What does the author want? The cost of flying them would be astronomical and likely very dangerous. It wouldn’t be feasible to sell trips. They largely flew at an altitude that nobody on the ground could see. They are displayed and haven’t been sold for scrap.
Just remember, the CIA was heavily involved in their development. This is also about the time the CIA was involved in the single shooter conclusion of the JFK assassination.
From what I understand the Air Force tried to get rid of it for like 10 years before they decommissioned it, but some senator from the State that Lockheed was headquarter at fought to keep the program alive. I don’t know totally why but from what I’ve heard it was doing duplicate work that really didn’t need to be done and was really not needed. In the intel part of our government during the cold war it was about getting the money and keeping it flowing whether you need it or not. And if I told you more from what I’ve heard I would have to hunt you down and shoot you so you don’t tell anyone else ;-)

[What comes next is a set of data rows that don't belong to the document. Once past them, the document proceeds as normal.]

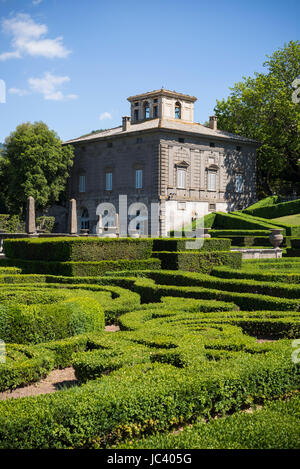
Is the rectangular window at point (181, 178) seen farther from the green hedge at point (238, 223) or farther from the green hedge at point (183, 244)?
the green hedge at point (183, 244)

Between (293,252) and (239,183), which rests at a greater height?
(239,183)

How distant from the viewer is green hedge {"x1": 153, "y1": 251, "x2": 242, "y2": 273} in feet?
50.3

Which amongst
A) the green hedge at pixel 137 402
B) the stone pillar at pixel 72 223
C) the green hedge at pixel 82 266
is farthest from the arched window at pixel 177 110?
the green hedge at pixel 137 402

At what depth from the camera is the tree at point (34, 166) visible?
39531mm

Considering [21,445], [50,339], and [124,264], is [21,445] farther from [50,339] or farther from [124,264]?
[124,264]

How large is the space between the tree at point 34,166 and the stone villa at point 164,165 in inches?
97.1

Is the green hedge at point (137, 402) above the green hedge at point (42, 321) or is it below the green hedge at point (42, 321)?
below

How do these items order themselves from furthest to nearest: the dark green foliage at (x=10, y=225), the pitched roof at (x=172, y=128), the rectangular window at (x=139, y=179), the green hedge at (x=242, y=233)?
the rectangular window at (x=139, y=179) < the pitched roof at (x=172, y=128) < the dark green foliage at (x=10, y=225) < the green hedge at (x=242, y=233)

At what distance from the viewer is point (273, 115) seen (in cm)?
4216

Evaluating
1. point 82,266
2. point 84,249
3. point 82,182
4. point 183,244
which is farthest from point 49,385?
point 82,182

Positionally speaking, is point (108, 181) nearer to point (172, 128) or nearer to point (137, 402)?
point (172, 128)

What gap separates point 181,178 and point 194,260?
24471 mm
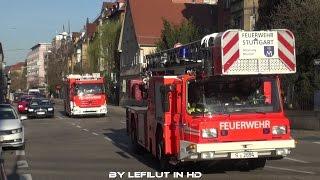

It’s still one of the most beautiful and distinctive planes ever built.
If you paint it red, you could claim Ferrari built it.
Fun fact: The fuel was used as the coolant throughout the plane.
1. A12/SR71 designed with slide rules. I keep a few on hand.
2. The F117 exterior shape was designed using equations developed by a Russian mathematician.
3. We snookered them twice (grin).
Yes they are in museums, but being preserved for history and as a testament to the brilliance of Kelly Johnson and his skunk works crew at Lockheed. Consider that this amazing aircraft was designed largely without computers and utilized brilliant human engineering and slide rule technology.

The public claim at the time was that the reactivation was justified for gaps in what satellites, U-2, and RC-135 aircraft could deliver. The speculation was that they used it as a test bed for a hypersonic combined ramjet-rocket engine. Apparently, instead of using the D-21 drone (see photo) for the testing, NASA used a test platform with a modified engine from the X-43A.

The deeper speculation was that the testing was for a hypersonic missile that could start in the atmosphere as an air-breather and then transverse space under pulsing-detonation rocket power.
You can go see three of them out in Palmdale California.
But really. It is old and obsolete. I would Imagine the cost to operate one is well over $100k per hour. We have satellites that are a lot cheaper than that. And how many pilots would qualify? How many mechanics? Spare parts? I’m sure every mold was scrapped years ago.
And just think of all those old horse buggies sitting in museums. They didn’t deserve that fate...
I got to see one fly overhead at the Randolph AFB in Texas way back in the early 1980’s. Magnificent plane.
We had two on rotation at RAF Mildenhall when I was a cop in the 80’s. One weekend I’m coming around the flightline perimeter road by KGB corner and a guy was waving me to stop from the exterior fence. “Excuse me mate…we’ve driven all night from Edinburgh…is the Blackbird flying today?” Didn’t have the heart to tell him they didn’t fly on Saturdays. Not long after, I was on an incentive flight on a KC-135R flying near Norway. The sight of the SR-71 slipping under the tanker was pretty awesome.